# REQUIRED WORK
Please copy exactly the part of the records below that opens with the line containing "Approximate centers as (x, y) in pixels." and closes with the line containing "Approximate centers as [x, y] in pixels.", leaving out any pictures.

(EXTRACTED MATERIAL Opens)

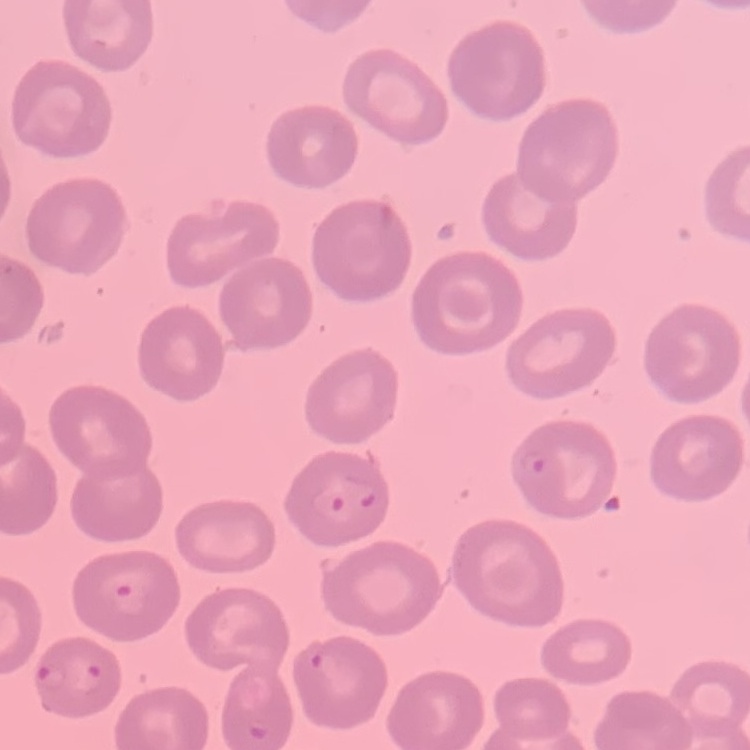 The erythrocytes exhibit no rouleaux formation. Thin peripheral smear. Field's or Giemsa stain. One tile cut from a larger photomicrograph.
Locate every Plasmodium parasite.
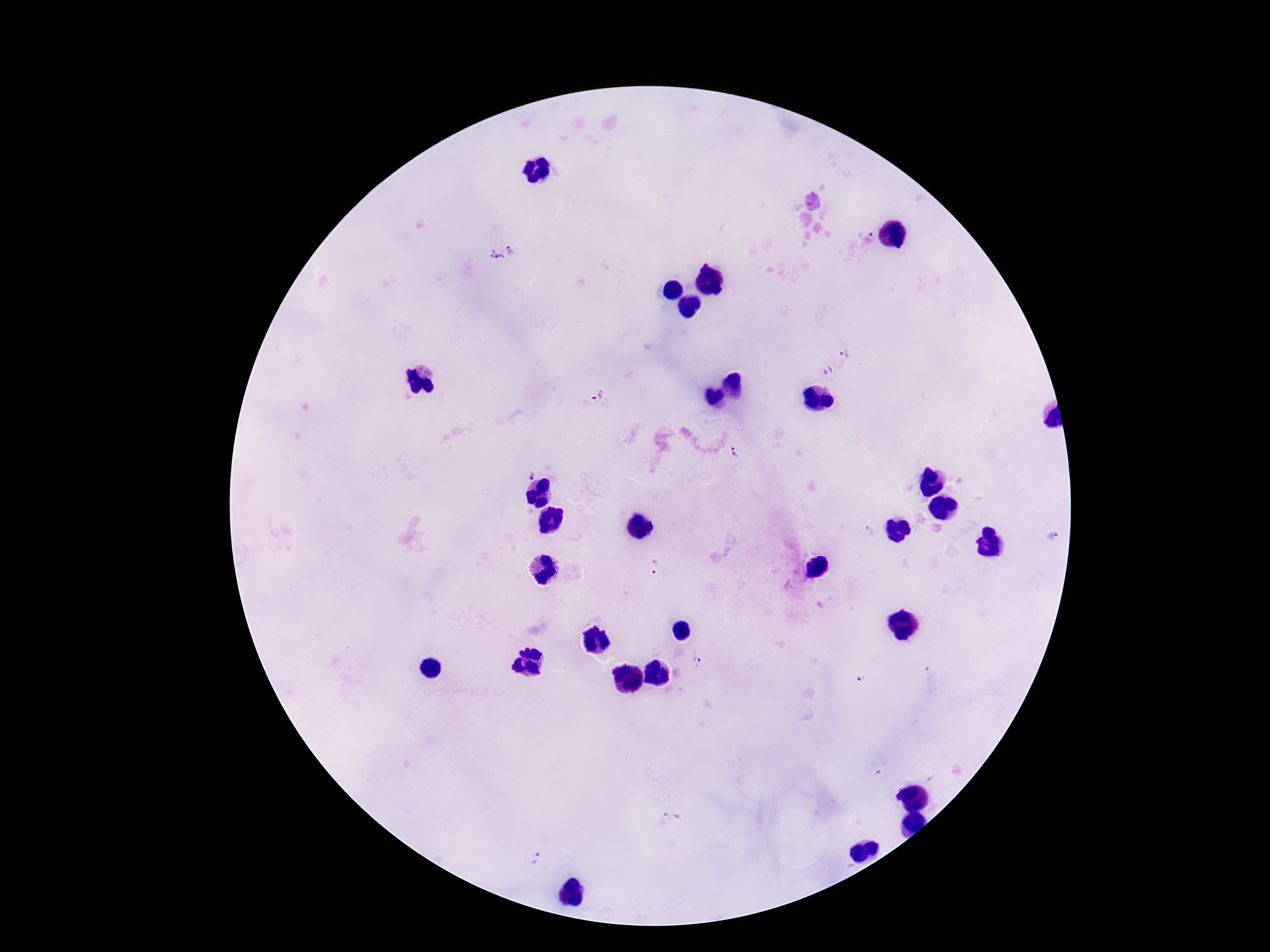
Approximate centers as {x, y} in pixels.
Plasmodium parasites: {511, 250}, {497, 256}, {847, 351}, {828, 371}, {598, 395}, {735, 453}, {526, 470}, {869, 530}, {1053, 536}, {656, 568}, {699, 658}, {861, 677}, {674, 814}, {536, 858}.

preparation = thick blood smear
image size = 1270×952 pixels
capture = smartphone camera through the microscope eyepiece
field of view = single
magnification = 100x
stain = Giemsa
patient malaria status = positive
Point out each Plasmodium parasite.
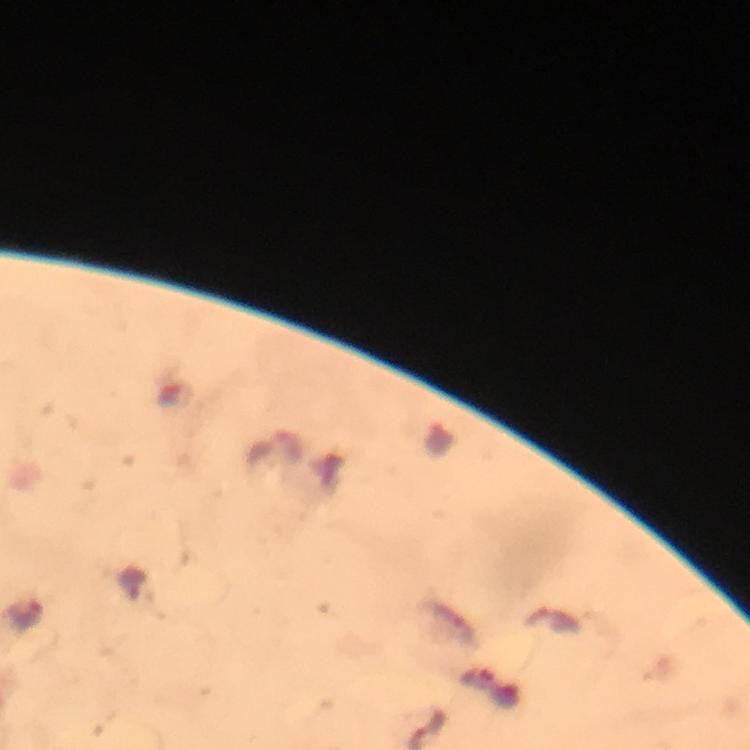

Approximate centers as (x, y) in pixels.
Plasmodium parasites: (552, 621).

{
  "immersion_oil": "used",
  "image_size": "750×750 pixels",
  "context": "from a malaria diagnostic workup",
  "cropped_from": "a single field of view",
  "magnification": "100x",
  "capture": "smartphone camera through the microscope",
  "preparation": "thick blood smear",
  "stain": "Giemsa"
}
Report the malaria status of this cell.
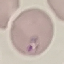
It is parasitized.

Thin smear of blood. Giemsa stain. Photographed with a smartphone camera at the microscope eyepiece. Automatically extracted cell patch, resized to 64 × 64 pixels.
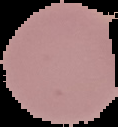 The area outside the segmented cell region is set to black. Result: no Plasmodium parasites seen. Image is 118×127 pixels. From a thin blood smear.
Report the malaria status of this cell.
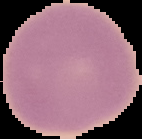

Uninfected.

Cell region segmented out of the field of view; the surrounding area is masked to black. Image is 142×139 pixels. From a thin blood smear.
Locate every Plasmodium parasite and every leukocyte.
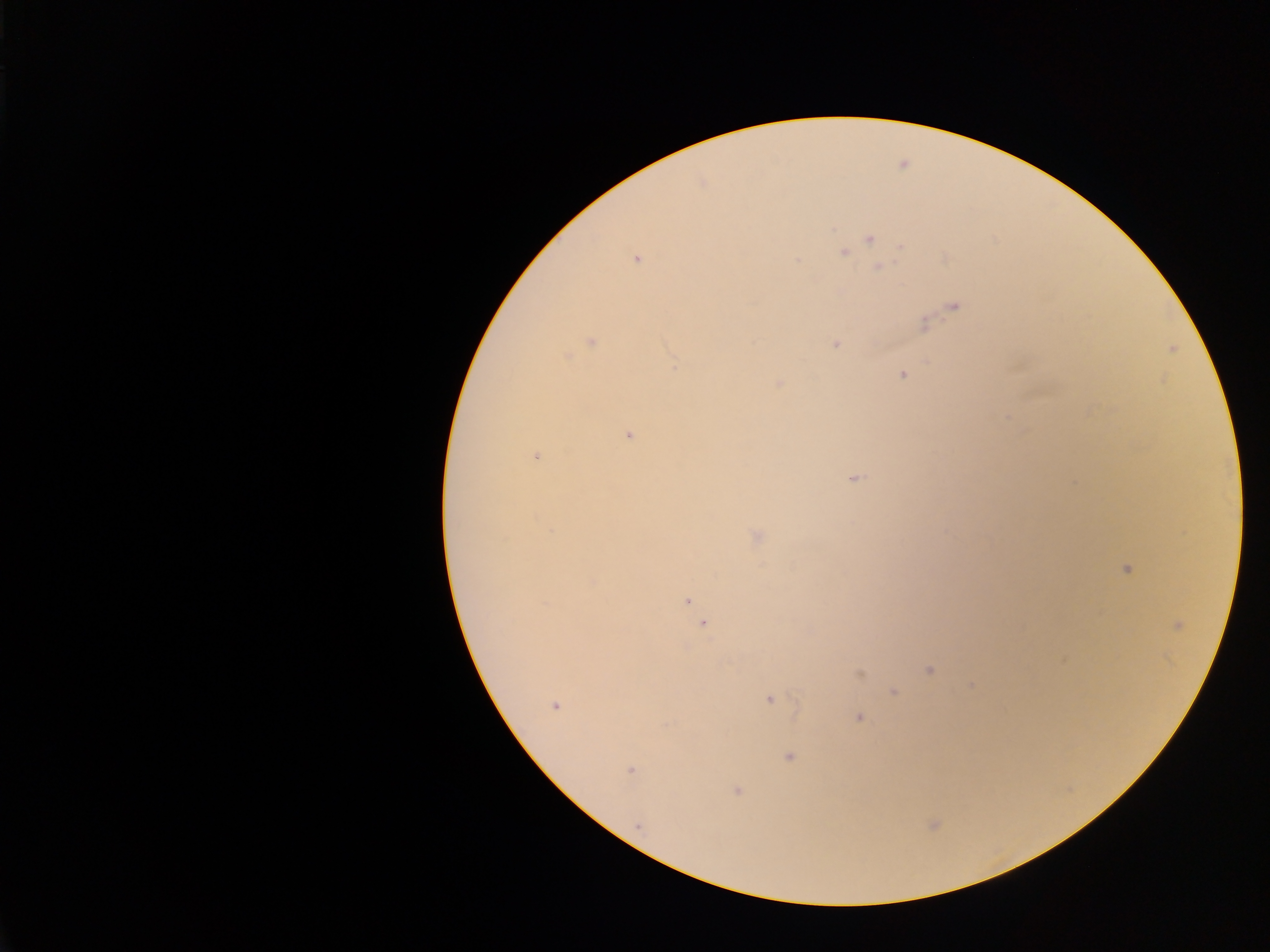
Approximate centers as [x, y] in pixels.
Plasmodium parasites: [832, 227], [868, 237], [844, 252], [798, 258], [637, 259], [878, 266], [954, 308], [924, 323], [591, 341], [835, 343], [565, 359], [925, 361], [674, 367], [901, 374], [780, 385], [629, 434], [537, 454], [853, 479], [755, 536], [1125, 569], [686, 601], [703, 624], [1062, 659], [928, 671], [858, 674], [893, 691], [769, 700], [556, 707], [795, 710], [858, 717], [788, 756], [631, 768], [738, 790].
No leukocytes observed.

{
  "capture": "mobile-phone photograph through a microscope",
  "field_of_view": "single",
  "preparation": "thick blood film",
  "image_size": "1270×952 pixels",
  "country": "Ghana"
}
Classify this cell by malaria status.
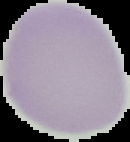

It is uninfected.

Image is 130×142 pixels. From a thin blood film. Cell region segmented out of the field of view; the surrounding area is masked to black.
Locate every leukocyte (white blood cell).
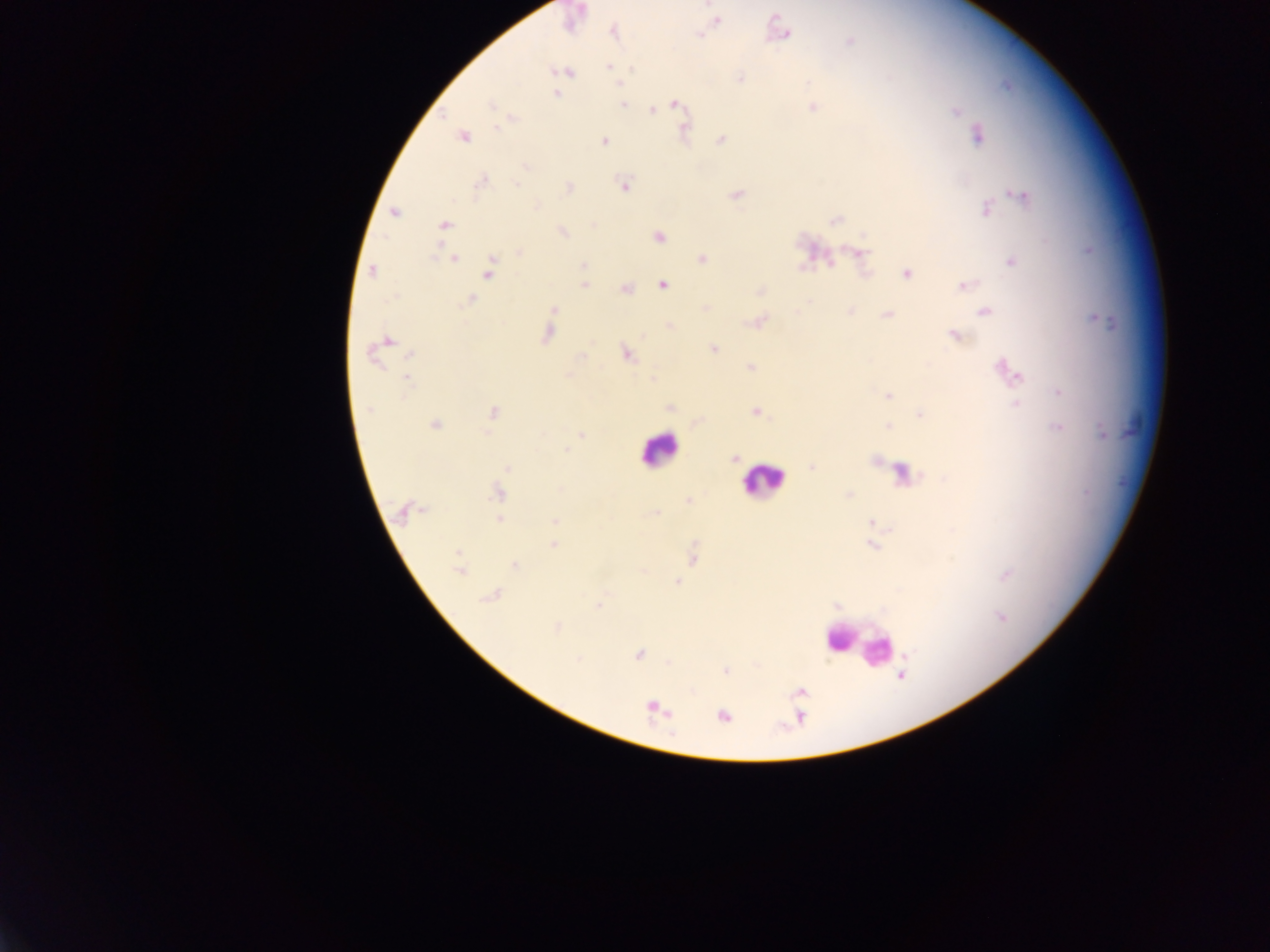
Approximate centers as {x, y} in pixels.
Leukocytes: {659, 450}, {763, 479}, {838, 636}, {863, 644}, {879, 653}.

Plasmodium parasite locations: {715, 19}, {613, 31}, {699, 34}, {783, 34}, {850, 41}, {608, 66}, {563, 71}, {740, 78}, {618, 83}, {556, 93}, {621, 104}, {675, 104}, {812, 106}, {652, 108}, {956, 111}, {511, 118}, {684, 131}, {978, 135}, {462, 136}, {720, 139}, {604, 140}, {482, 181}, {624, 184}, {567, 187}, {736, 193}, {1020, 194}, {986, 209}, {394, 212}, {835, 219}, {444, 225}, {562, 231}, {658, 236}, {519, 251}, {857, 252}, {453, 258}, {702, 258}, {1011, 260}, {583, 265}, {489, 270}, {372, 271}, {906, 273}, {662, 283}, {583, 284}, {962, 285}, {625, 288}, {761, 291}, {469, 299}, {705, 309}, {553, 310}, {984, 310}, {849, 311}, {887, 313}, {758, 320}, {669, 327}, {547, 332}, {953, 335}, {385, 341}, {713, 348}, {376, 350}, {626, 353}, {750, 367}, {1006, 371}, {566, 375}, {407, 377}, {653, 378}, {1059, 392}, {887, 394}, {1016, 405}, {669, 407}, {756, 411}, {492, 412}, {920, 414}, {697, 421}, {434, 424}, {888, 425}, {1058, 427}, {1102, 432}, {581, 435}, {734, 458}, {507, 467}, {812, 467}, {498, 492}, {848, 494}, {688, 501}, {406, 510}, {653, 514}, {499, 519}, {555, 521}, {553, 544}, {870, 544}, {692, 555}, {460, 564}, {515, 564}, {1006, 575}, {676, 582}, {491, 595}, {599, 605}, {836, 606}, {556, 627}, {639, 654}, {669, 662}, {726, 670}, {800, 693}, {653, 707}, {723, 716}. Thick blood film. Collected in Ghana. Single field of view. Image is 1270×952 pixels. Photographed through a microscope with a mobile-phone camera.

(EXTRACTED MATERIAL Closes)

# WRITTEN ANSWER
Approximate centers as (x, y) in pixels.
Plasmodium parasites: (552, 621).

{
  "immersion_oil": "used",
  "image_size": "750×750 pixels",
  "context": "from a malaria diagnostic workup",
  "cropped_from": "a single field of view",
  "magnification": "100x",
  "capture": "smartphone camera through the microscope",
  "preparation": "thick blood smear",
  "stain": "Giemsa"
}
Report the malaria status of this cell.
It is parasitized.

Thin smear of blood. Giemsa stain. Photographed with a smartphone camera at the microscope eyepiece. Automatically extracted cell patch, resized to 64 × 64 pixels.
 The area outside the segmented cell region is set to black. Result: no Plasmodium parasites seen. Image is 118×127 pixels. From a thin blood smear.
Report the malaria status of this cell.

Uninfected.

Cell region segmented out of the field of view; the surrounding area is masked to black. Image is 142×139 pixels. From a thin blood smear.
Locate every Plasmodium parasite and every leukocyte.
Approximate centers as [x, y] in pixels.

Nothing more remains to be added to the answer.